# taz.de -- Engagement gegen Rechts: Mit der Extremismuskeule
       
       > Das Bündnis Neukölln engagiert sich seit Jahren gegen Rechts. Nun wurde
       > ihm ein Preisgeld gestrichen. Daran gibt es scharfe Kritik – außer von
       > CDU und AfD.
       
 (IMG) Bild: Im Februar wurde das Auto des Linken-Politikers Ferat Kocak in Neukölln angezündet
       
       Die Entscheidung, einer Neuköllner Initiative gegen rechts ein im Rahmen
       eines Bundesprogramms verliehenes Preisgeld nicht auszuzahlen, stößt auf
       breite Kritik. Betroffen ist das Bündnis Neukölln, das für sein Festival
       Offenes Neukölln einen Preis des Bundesprogramms für Demokratie und
       Toleranz in Höhe von 3.000 Euro erhalten hatte. In einem gemeinsamen Brief
       haben das Bundesinnen- sowie das Bundesjustizministerium den Beirat des
       Bündnisses für Demokratie und Toleranz angewiesen, das Geld nicht
       auszuzahlen. Als Grund wird die Beteiligung der linksradikalen Gruppe
       Interventionistische Linke (IL) im Bündnis Neukölln genannt, die im
       Verfassungsschutzbericht auftaucht.
       
       „Wir ärgern uns sehr. Das ist das völlig falsche Signal für unser
       Engagement und für das, was hier im Bezirk passiert“, sagt eine Sprecherin
       des Bündnis Neukölln am Donnerstag. Das Bündnis, in dem auch die Neuköllner
       Grünen, Linken und SPD Mitglied sind, sehe sich bereits seit mehreren
       Monaten vonseiten der bezirklichen CDU und AfD mit ähnlichen Vorwürfen
       konfrontiert. „Dieser Versuch, uns zu diskreditieren, raubt uns Energie,
       die wir für den Kampf gegen rechts eigentlich gut gebrauchen könnten“, so
       die Sprecherin.
       
       Von einem „Schlag ins Gesicht derjenigen, die in Neukölln von rechter
       Gewalt betroffen sind oder sich dagegen engagieren“, spricht Ferat Kocak.

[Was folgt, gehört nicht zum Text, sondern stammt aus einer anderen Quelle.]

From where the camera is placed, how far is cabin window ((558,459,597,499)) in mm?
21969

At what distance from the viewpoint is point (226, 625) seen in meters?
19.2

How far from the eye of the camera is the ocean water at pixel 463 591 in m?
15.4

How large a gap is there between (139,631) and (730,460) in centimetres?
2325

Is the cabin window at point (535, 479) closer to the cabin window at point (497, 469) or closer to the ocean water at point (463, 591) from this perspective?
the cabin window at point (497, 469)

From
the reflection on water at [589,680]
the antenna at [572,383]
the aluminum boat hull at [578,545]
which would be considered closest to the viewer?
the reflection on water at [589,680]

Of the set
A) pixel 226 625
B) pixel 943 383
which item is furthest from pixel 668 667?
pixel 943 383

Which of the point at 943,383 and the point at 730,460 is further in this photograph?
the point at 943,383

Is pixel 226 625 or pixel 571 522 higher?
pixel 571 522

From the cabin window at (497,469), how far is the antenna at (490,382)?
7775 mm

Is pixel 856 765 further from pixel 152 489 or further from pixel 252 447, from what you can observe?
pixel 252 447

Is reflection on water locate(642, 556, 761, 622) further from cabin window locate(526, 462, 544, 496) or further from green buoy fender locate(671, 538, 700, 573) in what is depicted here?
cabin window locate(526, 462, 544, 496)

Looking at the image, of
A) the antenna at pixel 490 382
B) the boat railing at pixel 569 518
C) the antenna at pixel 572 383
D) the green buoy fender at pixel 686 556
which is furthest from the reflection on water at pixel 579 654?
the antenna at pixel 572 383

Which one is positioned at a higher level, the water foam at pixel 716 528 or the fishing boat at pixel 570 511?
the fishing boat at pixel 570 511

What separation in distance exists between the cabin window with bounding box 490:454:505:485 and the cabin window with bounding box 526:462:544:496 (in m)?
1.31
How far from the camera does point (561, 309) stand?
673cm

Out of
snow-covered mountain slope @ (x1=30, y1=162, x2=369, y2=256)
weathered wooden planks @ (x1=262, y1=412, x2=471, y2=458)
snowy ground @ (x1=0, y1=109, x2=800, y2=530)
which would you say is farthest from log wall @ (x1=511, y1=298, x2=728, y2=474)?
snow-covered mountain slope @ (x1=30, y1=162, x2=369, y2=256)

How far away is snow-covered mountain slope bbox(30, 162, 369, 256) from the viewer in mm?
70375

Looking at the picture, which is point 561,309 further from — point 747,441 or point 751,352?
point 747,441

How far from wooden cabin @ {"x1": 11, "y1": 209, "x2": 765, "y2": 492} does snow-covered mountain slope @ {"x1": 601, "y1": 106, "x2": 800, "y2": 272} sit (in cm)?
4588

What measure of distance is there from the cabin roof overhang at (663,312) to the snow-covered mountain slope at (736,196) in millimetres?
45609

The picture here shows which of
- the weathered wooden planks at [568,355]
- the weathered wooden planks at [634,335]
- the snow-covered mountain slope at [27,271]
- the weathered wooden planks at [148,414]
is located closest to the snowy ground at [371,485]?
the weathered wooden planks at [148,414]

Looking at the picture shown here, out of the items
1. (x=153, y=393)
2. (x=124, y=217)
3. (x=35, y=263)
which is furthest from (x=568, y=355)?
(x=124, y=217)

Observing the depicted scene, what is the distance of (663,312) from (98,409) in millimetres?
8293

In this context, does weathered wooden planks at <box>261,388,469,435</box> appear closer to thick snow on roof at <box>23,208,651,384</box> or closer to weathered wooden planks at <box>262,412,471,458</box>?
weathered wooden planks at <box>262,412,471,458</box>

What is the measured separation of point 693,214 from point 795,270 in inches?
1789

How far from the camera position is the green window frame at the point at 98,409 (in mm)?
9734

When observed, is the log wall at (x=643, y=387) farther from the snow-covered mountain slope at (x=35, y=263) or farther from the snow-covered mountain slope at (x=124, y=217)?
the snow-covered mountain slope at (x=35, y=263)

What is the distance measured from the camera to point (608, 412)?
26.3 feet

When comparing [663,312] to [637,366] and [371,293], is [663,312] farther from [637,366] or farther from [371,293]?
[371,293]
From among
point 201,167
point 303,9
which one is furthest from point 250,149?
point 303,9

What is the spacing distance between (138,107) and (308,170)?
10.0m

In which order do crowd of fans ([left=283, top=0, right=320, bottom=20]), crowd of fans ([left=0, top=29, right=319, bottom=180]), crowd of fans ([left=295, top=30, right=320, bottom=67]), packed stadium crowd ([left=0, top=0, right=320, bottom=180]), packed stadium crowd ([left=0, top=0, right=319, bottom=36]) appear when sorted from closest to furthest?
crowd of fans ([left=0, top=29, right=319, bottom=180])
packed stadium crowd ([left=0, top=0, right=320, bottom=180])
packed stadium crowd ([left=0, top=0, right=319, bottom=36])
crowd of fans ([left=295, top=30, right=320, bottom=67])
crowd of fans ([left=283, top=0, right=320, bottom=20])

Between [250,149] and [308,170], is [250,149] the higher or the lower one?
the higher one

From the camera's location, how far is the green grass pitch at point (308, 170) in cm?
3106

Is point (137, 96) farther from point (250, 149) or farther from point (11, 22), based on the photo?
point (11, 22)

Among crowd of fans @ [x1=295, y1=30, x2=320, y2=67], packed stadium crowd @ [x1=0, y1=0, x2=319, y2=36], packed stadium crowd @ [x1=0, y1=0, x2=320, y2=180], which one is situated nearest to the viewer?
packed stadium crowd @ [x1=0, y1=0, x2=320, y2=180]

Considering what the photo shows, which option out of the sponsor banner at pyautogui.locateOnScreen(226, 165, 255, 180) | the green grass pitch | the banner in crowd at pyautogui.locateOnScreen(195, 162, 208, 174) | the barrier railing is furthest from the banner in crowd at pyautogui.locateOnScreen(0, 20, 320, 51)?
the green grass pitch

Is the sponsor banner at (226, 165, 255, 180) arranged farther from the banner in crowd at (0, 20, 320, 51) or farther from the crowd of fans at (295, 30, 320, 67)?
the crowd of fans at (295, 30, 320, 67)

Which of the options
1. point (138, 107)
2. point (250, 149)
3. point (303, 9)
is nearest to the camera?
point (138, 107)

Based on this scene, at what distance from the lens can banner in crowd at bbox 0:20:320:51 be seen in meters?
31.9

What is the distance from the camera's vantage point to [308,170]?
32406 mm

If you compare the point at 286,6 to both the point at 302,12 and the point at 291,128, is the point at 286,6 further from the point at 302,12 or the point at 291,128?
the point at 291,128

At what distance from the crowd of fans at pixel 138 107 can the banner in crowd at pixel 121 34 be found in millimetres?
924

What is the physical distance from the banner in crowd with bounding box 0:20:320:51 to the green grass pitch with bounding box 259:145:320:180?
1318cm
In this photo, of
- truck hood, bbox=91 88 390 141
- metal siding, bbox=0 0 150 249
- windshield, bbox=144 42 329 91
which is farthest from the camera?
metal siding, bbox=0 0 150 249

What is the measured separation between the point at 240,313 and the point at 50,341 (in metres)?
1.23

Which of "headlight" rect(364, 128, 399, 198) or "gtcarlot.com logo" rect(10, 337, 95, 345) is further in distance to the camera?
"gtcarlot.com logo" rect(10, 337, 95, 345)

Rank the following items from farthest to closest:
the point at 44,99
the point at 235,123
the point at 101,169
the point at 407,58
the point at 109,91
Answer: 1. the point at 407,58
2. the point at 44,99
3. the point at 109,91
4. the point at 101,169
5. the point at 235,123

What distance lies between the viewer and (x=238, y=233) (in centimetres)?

       Der Linken-Politiker ist Teil des Bündnis Neukölln, Anfang Februar wurde
       sein direkt neben dem Wohnhaus geparktes Auto angezündet – allem Anschein
       nach von Rechten. „Es ist genau dieses politische Handeln von CDU und AfD,
       das den Rechtsterroristen im Bezirk Vorschub leistet“, sagt er.
       
       ## Falsches Signal
       
       Die beiden Parteien in einem Atemzug zu nennen kommt nicht von ungefähr:
       Tatsächlich hatte nicht nur die Neuköllner AfD, sondern auch der
       CDU-Stadtrat Falko Liecke in den letzten Monaten das Bündnis Neukölln wegen
       der Beteiligung der Interventionistischen Linken angegriffen. Auf Twitter
       begrüßt Liecke die Entscheidung gegen die Geldervergabe als „gute
       Nachricht“. Im Beirat des Bündnisses für Demokratie und Toleranz sitzt mit
       dem umstrittenen Bundestagsabgeordneten Jens Maier wiederum ein AfDler, der
       seine Freude über die Entscheidung ebenfalls in den sozialen Netzwerken
       kundtut – diese sei ein „politischer Erfolg für die AfD“.
       
       Von anderen Beiratsmitgliedern kommt hingegen deutliche Kritik: „Ich finde
       die Entscheidung falsch“, sagt die Grünen-Bundestagsabgeordnete Monika
       Lazar am Donnerstag zur taz. Damit werde ein „breites, überparteiliches
       Bündnis in Misskredit gebracht“. Das Bündnis habe sich explizit zum Ziel
       gesetzt, „das gesamte demokratische Spektrum“ anzusprechen. Diesen Ansatz
       halte sie für richtig und die Entscheidung gegen das Preisgeld in diesem
       Zusammenhang für das falsche Signal.
       
       Lazar spricht sich für eine Abschaffung der sogenannten Demokratieerklärung
       aus: „Dieses Beispiel zeigt einmal mehr, wie durch diese Regelung
       bürgerschaftliches Engagement in unserem Land erschwert, diskreditiert und
       Aktive entmutigt werden.“ Die Linken-Abgeordnete Martina Renner, ebenfalls
       Beiratsmitglied, hatte im Tagespiegel bereits von einer nicht
       hinzunehmenden Blockade durch den Verfassungsschutz und die Ministerien
       gesprochen. Der Fraktionschef der Neuköllner SPD und wahrscheinliche
       nächste Bezirksbürgermeister, Martin Hikel, war am Donnerstag nicht für
       einen Kommentar zu erreichen.
       
       Die Interventionistische Linke Berlin selbst kritisiert die Entscheidung
       ebenfalls: „Die Extremismuskeule dient hier als Vorwand, um
       zivilgesellschaftliches Engagement zu diskreditieren“, so eine Sprecherin.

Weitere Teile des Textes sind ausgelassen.